[Numpy-discussion] Counting array elements

Tue Oct 26 11:20:02 EDT 2004

On Oct 26, 2004, at 6:19 PM, Chris Barker wrote:

> Peter Verveer wrote:
>> It seems to me that the behavior one would expect for a function like 
>> that, would be to apply the operation to the whole array. Not along 
>> an axis. What would you expect as a new user if you call a minimum() 
>> function?  A single value that is the minimum. So that is the logical 
>> choice for the default behavior, I would think.
>
> nope. I'd expect it to be along an axis, by default the last one.

I still do not agree completely with that, I will elaborate more below, 
because I also do not agree anymore with my own earlier writings :-).

But I see your point that this type of operation can be natural 
depending on what you are doing. Sometimes a single value does make 
sense, sometimes not, I think we can agree on that.

>> Yes, that would be the idea anyway. The question is what should be 
>> the default behavior for this type of functions, something I think we 
>> should not decide based on the current behavior of a single existing 
>> function, but based on what makes the most sense. That is obviously 
>> something that can be discussed...
>
> yup, but frankly, this isn't about just one function, it's really 
> about all the reductions: min, max, sum, etc, etc.

Actually no. It seems that sum() is a special case, along with a few 
others. Again: I elaborate on the general case below.

> I think the rule of thumb is not to break backward compatibility 
> unless there is a compelling reason, and given that it's not clear 
> what is most "natural" in this case, keeping the default the same 
> makes the most sense.

I agree. In contrast what I have said before I think we should keep it 
as it is, for compatibility.

Now to elaborate on the general problem, please correct me if I get 
something wrong. I will use the minimum function as an example and come 
back to sum() later.

If you look at a minimum operation then there are three different 
things you might like to do:

1) An element by element minimum: minimum(a1, a2). This is the current 
behaviour. Like all binary ufuncs of this type, it operates on pairs of 
arrays. So by default it does not do reduction or calculate a single 
minimum. For most ufuncs that is the natural behavior anyway.

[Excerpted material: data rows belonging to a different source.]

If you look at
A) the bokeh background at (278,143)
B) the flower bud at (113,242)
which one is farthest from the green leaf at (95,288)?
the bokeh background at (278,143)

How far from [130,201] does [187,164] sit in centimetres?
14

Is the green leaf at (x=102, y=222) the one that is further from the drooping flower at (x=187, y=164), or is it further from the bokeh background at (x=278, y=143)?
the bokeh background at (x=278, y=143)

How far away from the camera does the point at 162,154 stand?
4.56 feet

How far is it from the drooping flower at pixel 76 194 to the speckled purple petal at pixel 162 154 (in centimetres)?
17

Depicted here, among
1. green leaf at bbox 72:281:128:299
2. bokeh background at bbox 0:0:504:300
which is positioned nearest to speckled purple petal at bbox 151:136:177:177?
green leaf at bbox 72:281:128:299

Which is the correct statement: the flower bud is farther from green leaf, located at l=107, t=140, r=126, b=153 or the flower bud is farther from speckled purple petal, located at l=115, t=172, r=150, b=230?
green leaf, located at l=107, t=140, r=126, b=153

2) A reduction: minimum.reduce(a1). The reduce method of ufuncs is 
generally used for reductions. Having to use .reduce makes clear what 
you are doing. Although a bit odd at first sight, I think it is a 
clever way to overload ufuncs names with different functionality.

3) The minimum of the array:  In numarray you do a1.min(). I think in 
Numeric, you have to do something like minimum.reduce(a1.flat), correct 
me if I am wrong. Not nice in both cases...

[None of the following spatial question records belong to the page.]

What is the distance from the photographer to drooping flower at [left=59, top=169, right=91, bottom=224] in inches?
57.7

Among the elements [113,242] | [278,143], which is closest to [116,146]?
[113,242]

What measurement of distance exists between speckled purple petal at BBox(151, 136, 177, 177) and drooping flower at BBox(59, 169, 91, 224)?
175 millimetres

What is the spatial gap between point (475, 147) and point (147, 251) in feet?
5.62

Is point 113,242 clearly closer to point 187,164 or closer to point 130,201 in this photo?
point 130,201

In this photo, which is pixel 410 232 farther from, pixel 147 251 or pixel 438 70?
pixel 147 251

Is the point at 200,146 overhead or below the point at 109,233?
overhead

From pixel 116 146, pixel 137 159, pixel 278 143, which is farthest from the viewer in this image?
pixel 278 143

Note that calling a binary ufunc with a single argument will give an 
error: minimum(a1) raises a TypeError. That seems to be a good 
decision, because people seem to have different ideas of what should 
happen: I would expect the minimum of the array, others expect a 
reduction. Generally I guess it was a wise decision not to change the 
meaning of a function depending on wether it has one or two arguments.

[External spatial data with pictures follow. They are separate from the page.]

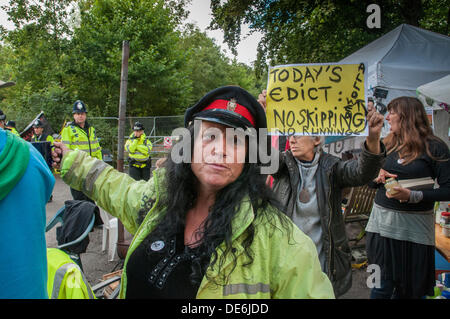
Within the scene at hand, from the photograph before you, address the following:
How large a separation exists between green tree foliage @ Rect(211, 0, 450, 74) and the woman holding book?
171 inches

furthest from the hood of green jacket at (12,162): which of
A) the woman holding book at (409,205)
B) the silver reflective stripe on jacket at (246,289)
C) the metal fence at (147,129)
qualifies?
the metal fence at (147,129)

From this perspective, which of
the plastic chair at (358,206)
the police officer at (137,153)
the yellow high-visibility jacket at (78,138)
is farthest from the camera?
the police officer at (137,153)

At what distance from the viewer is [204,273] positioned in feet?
3.56

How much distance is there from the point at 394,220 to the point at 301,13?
18.4ft

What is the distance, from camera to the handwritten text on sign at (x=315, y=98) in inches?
76.5

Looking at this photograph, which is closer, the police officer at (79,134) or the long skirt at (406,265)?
the long skirt at (406,265)

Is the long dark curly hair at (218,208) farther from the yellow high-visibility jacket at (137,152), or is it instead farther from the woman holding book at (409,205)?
the yellow high-visibility jacket at (137,152)

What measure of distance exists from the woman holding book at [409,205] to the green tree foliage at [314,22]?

The sum() function is an alias to add.reduce. there are a few more of 
these aliases (i.e. product). I would still say that it is a bit 
unfortunate, since not everybody may immediately realize that these 
functions are in fact reductions.

I wonder if one would not be better of without these functions at all, 
after all you can access the functionality through .reduce(). If you 
mind the extra typing, just define your own alias. Can't we shift them 
into numarray.numeric? Just a thought...

In any case, clearly these functions need to stay around as they are 
for compatibility reasons. It is far more productive to add the 
functionality that a few people already proposed: allow reductions over 
multiple axes. I would welcome that, I always found 1D reductions a bit 
limited anyway. Obviously you can do sequential 1D reductions, but that 
can be quite inefficient. As proposed, the axis argument would take 
maybe a list of dimensions, and 'all' or None. I would like to propose 
an additional possibility: like minimum.reduce(), we could have a 
minimum.all() function that reduces over all dimensions (with a 
potentially much more efficient implementation.) We don't need a 
sum_all(a1) then, you would use add.all(a1). I guess this would be 
easily prototyped using sequential reductions, one can worry  about 
efficiency later.

Sorry for the long story...

Cheers, Peter